- Date: 10–18 September
- Edition: 2nd
- Draw: 32S / 16D
- Prize money: $50,000
- Surface: Hard
- Location: Cary, United States

Champions

Singles
- James McGee

Doubles
- Philip Bester / Peter Polansky
| Cary Challenger |

= 2016 Cary Challenger =

The 2016 Cary Challenger was a professional tennis tournament played on hard courts. It was the 2nd edition of the tournament which was part of the 2016 ATP Challenger Tour. It took place in Cary, North Carolina, United States between 10 and 18 September 2016.

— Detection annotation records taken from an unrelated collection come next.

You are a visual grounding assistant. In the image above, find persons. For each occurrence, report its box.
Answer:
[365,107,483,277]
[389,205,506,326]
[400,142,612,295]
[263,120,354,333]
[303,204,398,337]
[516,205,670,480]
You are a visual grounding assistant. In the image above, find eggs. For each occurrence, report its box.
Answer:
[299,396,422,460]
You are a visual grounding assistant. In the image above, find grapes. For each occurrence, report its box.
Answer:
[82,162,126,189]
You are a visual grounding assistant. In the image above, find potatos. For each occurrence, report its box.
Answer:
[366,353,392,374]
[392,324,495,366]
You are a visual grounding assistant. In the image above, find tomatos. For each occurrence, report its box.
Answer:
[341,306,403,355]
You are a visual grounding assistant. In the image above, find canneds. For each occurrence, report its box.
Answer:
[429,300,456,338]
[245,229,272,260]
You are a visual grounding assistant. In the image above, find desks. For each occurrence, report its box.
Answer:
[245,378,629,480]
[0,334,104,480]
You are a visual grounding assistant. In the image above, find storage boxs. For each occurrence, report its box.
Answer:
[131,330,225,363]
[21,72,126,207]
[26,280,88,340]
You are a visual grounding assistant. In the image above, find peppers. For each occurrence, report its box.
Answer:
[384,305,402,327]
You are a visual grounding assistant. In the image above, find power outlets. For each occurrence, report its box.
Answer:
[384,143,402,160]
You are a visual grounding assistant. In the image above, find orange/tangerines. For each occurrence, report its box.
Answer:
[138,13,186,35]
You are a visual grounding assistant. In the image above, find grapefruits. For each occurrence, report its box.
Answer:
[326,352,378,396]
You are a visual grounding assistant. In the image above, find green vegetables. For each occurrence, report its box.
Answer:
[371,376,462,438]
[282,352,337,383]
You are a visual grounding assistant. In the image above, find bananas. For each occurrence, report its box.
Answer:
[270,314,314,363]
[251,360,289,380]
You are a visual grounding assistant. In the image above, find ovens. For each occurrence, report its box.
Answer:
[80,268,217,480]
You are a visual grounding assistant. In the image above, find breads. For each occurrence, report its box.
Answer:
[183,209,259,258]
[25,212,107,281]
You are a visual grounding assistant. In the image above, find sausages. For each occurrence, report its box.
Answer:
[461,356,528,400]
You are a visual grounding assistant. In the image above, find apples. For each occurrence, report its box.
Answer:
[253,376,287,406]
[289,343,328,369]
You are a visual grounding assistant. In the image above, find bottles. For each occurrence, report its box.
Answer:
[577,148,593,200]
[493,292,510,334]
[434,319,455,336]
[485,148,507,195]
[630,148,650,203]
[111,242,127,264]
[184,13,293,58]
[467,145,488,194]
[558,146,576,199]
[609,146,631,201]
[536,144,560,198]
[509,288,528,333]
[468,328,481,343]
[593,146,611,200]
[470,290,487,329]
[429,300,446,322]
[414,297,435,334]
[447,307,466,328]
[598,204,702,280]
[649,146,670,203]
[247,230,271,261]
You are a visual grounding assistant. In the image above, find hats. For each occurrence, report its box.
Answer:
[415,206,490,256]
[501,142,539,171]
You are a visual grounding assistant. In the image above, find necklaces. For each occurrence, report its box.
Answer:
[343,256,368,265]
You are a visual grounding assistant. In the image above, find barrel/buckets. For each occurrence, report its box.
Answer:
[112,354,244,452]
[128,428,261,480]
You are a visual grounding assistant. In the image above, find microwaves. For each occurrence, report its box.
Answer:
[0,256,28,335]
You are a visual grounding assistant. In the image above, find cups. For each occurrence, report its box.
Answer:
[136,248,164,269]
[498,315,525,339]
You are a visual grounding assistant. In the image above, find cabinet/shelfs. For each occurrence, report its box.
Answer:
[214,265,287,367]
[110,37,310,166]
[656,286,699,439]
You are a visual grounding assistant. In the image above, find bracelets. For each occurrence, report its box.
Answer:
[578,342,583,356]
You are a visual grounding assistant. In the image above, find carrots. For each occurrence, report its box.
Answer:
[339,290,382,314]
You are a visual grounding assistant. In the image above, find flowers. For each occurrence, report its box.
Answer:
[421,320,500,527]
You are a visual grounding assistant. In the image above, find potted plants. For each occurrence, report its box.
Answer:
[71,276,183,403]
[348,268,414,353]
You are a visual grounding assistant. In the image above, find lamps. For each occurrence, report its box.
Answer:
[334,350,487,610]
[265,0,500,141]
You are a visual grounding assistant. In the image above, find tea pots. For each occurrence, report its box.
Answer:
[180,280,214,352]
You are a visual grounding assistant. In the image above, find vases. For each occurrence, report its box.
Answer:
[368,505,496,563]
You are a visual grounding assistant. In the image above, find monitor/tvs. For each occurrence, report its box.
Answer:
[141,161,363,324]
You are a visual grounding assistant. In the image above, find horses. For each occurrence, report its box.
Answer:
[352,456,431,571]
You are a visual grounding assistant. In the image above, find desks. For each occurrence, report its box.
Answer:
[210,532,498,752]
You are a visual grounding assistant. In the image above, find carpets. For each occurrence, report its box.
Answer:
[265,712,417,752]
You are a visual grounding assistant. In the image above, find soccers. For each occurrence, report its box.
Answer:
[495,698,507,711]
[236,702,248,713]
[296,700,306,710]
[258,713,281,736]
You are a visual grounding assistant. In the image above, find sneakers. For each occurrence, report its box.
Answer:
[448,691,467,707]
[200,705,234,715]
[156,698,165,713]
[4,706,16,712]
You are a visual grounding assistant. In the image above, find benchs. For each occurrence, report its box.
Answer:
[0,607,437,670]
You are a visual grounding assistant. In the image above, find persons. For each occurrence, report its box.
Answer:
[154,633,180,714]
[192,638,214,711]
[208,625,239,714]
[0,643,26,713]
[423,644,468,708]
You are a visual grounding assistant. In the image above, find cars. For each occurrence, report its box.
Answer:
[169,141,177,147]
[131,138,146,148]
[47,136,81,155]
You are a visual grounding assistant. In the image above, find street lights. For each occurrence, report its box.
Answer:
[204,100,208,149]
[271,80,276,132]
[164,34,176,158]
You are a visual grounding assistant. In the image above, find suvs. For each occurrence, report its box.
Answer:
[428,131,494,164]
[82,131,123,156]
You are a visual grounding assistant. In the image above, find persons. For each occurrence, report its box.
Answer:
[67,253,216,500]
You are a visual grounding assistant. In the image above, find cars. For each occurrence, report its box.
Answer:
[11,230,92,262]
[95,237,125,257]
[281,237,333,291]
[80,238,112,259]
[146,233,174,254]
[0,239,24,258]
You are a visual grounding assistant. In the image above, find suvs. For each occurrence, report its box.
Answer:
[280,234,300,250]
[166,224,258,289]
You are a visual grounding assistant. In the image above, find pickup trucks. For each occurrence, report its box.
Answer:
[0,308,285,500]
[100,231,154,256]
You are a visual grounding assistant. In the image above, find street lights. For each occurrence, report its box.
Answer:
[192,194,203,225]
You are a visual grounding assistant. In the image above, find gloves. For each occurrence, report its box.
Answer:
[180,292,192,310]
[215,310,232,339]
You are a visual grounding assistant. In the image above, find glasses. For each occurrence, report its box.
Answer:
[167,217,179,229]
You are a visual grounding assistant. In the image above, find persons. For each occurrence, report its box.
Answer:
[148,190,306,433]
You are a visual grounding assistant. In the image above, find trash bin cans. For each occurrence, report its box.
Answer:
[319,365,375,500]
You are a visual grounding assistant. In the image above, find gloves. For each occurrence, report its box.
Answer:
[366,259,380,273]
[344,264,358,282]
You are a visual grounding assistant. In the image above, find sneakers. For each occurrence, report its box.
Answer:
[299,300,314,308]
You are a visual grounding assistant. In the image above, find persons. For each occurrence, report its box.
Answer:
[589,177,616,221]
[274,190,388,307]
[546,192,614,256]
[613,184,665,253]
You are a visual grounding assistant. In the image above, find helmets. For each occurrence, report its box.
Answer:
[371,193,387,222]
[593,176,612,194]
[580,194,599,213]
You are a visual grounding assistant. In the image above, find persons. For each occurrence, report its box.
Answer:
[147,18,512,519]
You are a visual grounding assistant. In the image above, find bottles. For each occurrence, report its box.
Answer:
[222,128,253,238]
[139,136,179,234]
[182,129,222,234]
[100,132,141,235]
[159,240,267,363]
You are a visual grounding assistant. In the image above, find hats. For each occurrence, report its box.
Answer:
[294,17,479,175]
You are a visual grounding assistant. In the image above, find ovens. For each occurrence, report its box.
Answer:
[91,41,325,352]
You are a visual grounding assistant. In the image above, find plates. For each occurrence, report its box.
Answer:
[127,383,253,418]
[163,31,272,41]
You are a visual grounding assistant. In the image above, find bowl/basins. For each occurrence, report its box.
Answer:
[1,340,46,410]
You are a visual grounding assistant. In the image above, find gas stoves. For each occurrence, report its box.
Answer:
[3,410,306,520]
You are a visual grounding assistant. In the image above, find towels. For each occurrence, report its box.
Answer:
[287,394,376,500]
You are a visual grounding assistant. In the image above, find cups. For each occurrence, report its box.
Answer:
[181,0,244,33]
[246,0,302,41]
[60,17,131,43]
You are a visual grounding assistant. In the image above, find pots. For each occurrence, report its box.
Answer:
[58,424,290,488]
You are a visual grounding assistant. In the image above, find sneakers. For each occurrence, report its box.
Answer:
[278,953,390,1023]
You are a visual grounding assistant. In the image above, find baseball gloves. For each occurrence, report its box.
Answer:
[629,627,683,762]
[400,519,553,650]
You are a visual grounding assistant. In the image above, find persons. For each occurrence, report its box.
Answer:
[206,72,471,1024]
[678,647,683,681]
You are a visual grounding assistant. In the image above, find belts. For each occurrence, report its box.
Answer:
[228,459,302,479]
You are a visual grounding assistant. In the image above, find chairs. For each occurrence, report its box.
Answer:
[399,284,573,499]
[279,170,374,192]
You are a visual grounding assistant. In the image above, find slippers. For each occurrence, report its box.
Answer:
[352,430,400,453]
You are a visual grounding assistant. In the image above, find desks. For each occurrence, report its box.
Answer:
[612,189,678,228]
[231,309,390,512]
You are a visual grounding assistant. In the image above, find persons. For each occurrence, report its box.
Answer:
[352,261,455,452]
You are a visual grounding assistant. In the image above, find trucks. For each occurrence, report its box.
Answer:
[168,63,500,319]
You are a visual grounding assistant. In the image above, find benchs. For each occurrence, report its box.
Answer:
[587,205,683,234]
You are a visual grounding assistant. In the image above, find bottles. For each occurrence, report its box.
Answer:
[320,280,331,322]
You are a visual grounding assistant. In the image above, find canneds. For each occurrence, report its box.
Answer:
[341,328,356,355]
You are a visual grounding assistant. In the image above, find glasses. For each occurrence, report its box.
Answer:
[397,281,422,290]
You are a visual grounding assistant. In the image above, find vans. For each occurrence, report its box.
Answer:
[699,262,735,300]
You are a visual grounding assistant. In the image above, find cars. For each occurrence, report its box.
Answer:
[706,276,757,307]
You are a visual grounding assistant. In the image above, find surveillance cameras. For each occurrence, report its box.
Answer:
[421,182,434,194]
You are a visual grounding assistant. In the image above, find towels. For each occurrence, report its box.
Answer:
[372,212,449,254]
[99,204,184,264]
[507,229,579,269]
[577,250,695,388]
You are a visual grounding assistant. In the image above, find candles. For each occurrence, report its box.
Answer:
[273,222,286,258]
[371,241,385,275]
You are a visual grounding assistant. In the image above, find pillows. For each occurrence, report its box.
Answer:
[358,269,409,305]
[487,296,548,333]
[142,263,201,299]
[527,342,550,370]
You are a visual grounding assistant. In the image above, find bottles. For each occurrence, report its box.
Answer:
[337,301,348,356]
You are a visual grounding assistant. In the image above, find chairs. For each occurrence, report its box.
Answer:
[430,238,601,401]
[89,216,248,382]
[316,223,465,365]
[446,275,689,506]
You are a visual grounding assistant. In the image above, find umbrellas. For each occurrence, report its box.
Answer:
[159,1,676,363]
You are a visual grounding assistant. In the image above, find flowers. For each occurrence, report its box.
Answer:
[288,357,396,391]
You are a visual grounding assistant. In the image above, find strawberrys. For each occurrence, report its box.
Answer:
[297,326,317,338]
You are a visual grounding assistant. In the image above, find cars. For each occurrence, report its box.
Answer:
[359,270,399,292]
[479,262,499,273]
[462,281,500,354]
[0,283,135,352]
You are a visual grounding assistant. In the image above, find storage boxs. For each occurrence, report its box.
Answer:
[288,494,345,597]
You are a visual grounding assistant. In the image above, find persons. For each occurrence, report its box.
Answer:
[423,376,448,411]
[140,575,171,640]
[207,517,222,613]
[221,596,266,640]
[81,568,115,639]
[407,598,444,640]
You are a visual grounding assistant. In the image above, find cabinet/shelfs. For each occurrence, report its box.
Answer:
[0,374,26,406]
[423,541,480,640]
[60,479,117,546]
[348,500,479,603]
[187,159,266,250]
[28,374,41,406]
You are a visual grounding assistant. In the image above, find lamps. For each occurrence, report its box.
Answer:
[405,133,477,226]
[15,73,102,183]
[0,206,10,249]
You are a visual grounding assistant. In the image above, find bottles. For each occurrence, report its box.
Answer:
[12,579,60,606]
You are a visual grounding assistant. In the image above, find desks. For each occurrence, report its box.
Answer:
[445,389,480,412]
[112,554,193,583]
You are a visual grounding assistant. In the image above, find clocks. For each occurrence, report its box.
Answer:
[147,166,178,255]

==Singles main-draw entrants==

===Seeds===

| Country | Player | Rank^{1} | Seed |
|---|---|---|---|
| USA | Dennis Novikov | 121 | 1 |
| USA | Frances Tiafoe | 125 | 2 |
| USA | Austin Krajicek | 137 | 3 |
| USA | Stefan Kozlov | 154 | 4 |
| CAN | Peter Polansky | 159 | 5 |
| BAR | Darian King | 166 | 6 |
| ESA | Marcelo Arévalo | 176 | 7 |
| USA | Ernesto Escobedo | 201 | 8 |

- ^{1} Rankings are as of August 29, 2016.

===Other entrants===
The following players received wildcards into the singles main draw:
- USA Nick Stachowiak
- CAN Brayden Schnur
- AUS Nicholas Horton
- USA Ryan Shane

The following players received entry from the qualifying draw:
- IRL James McGee
- USA Mackenzie McDonald
- USA Ryan Haviland
- ITA Erik Crepaldi

==Champions==

===Singles===

- IRL James McGee def. USA Ernesto Escobedo, 1–6, 6–1, 6–4.

===Doubles===

- CAN Philip Bester / CAN Peter Polansky def. USA Austin Krajicek / USA Stefan Kozlov, 6–2, 6–2.